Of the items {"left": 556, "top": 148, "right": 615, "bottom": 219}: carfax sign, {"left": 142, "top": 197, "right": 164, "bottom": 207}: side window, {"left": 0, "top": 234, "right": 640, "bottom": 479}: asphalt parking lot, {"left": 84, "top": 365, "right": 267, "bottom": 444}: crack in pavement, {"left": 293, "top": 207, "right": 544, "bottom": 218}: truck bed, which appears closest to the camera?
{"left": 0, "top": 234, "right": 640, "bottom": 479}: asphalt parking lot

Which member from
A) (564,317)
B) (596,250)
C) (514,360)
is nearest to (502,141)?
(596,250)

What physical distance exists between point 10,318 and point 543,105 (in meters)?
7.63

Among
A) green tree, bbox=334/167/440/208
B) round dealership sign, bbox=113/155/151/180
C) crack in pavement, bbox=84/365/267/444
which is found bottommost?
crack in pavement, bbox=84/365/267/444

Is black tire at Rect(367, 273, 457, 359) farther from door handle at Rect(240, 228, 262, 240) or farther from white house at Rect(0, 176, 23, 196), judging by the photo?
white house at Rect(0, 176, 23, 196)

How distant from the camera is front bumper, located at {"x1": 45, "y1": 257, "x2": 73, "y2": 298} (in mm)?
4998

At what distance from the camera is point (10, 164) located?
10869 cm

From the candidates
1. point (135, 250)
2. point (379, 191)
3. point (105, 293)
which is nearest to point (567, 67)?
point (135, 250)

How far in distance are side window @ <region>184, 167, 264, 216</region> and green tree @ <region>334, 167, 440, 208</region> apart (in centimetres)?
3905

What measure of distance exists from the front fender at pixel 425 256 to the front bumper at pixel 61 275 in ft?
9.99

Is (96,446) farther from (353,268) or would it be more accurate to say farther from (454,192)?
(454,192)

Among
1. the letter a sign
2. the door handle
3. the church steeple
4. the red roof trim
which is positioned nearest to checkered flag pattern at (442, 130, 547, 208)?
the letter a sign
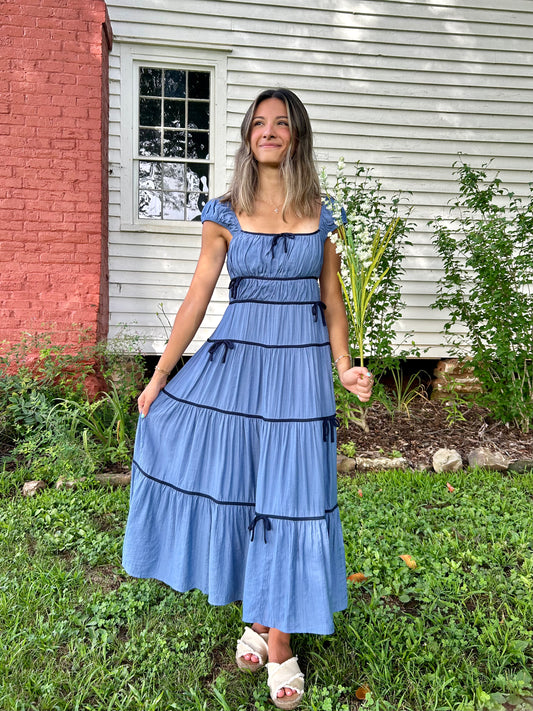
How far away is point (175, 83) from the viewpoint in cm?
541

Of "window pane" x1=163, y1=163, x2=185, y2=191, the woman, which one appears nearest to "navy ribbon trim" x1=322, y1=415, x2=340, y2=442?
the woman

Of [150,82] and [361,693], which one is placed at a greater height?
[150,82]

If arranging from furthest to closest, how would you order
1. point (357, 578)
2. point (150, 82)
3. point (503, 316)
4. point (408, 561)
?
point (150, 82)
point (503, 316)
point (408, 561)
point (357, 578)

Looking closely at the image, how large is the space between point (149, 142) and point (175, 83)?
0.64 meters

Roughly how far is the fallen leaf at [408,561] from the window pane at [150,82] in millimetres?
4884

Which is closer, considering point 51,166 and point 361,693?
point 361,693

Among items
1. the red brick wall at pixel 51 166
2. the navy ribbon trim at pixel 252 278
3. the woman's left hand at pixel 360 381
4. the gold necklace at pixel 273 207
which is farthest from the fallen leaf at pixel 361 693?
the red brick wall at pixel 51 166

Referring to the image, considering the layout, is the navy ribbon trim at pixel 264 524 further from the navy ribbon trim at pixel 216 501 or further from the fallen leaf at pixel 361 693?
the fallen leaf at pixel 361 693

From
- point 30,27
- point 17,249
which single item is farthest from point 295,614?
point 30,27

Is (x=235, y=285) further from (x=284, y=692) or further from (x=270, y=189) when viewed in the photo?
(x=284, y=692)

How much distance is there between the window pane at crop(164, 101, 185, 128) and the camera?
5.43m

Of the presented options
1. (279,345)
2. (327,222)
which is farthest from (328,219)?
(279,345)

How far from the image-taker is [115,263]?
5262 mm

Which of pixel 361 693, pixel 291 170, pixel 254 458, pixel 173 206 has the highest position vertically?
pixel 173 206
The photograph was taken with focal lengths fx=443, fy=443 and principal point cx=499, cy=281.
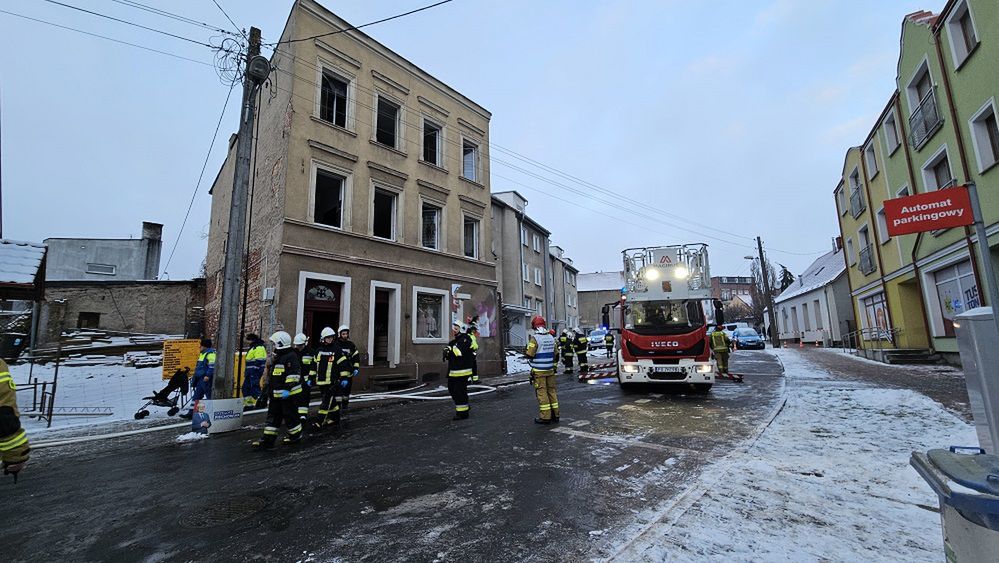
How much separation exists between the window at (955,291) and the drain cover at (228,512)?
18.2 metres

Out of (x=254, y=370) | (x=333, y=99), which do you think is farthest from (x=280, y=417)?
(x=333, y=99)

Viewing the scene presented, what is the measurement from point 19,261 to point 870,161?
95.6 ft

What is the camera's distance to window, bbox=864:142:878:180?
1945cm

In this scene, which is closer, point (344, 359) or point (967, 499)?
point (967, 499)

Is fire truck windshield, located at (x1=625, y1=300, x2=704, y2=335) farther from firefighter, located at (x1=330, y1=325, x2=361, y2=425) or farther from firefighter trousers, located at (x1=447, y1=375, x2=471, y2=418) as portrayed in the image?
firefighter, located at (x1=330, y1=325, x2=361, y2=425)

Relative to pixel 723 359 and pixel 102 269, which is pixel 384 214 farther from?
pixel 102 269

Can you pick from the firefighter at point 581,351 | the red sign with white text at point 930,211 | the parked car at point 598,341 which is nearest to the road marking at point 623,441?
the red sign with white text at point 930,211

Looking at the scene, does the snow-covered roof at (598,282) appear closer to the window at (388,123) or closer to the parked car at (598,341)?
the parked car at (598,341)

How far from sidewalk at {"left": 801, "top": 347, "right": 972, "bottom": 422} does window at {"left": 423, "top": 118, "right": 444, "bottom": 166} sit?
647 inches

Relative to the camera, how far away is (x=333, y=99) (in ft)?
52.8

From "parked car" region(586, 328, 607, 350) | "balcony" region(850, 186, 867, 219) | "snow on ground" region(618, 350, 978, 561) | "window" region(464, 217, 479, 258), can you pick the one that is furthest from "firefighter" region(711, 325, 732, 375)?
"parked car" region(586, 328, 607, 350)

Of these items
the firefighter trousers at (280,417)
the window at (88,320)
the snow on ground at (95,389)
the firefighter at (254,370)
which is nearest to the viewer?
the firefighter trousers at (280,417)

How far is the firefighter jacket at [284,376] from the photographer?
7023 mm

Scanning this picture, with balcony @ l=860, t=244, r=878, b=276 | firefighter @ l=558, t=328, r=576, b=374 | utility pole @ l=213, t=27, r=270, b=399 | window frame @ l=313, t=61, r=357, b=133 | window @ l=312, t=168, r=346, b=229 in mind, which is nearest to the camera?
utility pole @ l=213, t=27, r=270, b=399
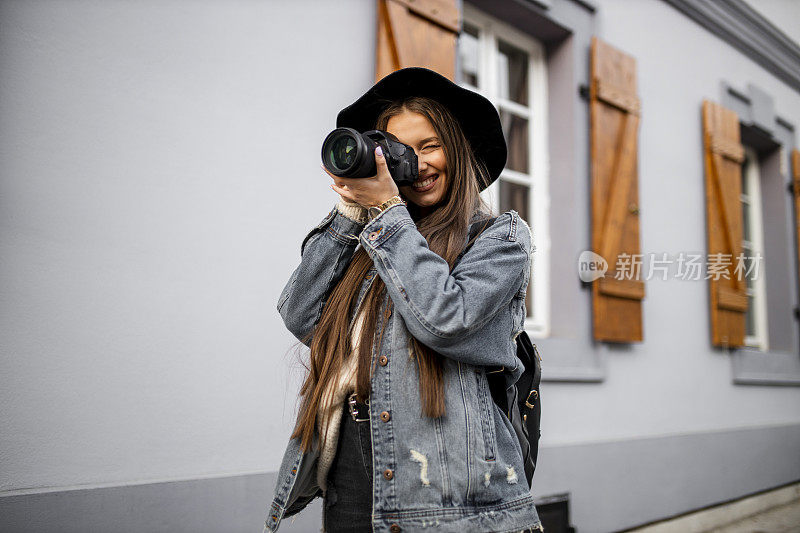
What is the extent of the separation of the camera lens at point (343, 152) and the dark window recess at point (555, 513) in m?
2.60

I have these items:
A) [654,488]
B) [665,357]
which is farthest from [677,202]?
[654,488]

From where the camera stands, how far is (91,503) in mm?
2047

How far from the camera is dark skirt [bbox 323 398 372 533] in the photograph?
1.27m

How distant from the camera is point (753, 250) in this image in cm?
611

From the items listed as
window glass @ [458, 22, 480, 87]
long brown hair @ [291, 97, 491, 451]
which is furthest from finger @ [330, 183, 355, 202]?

* * *

Print the records from the line containing "How distant from the camera is point" through the end of the records, inclusive, reproducing each line without changes.

**REPLY:**
How distant from the camera is point (753, 250) in this image in cm?
611

From the items listed as
window glass @ [458, 22, 480, 87]
long brown hair @ [291, 97, 491, 451]
which is furthest from finger @ [330, 183, 355, 202]?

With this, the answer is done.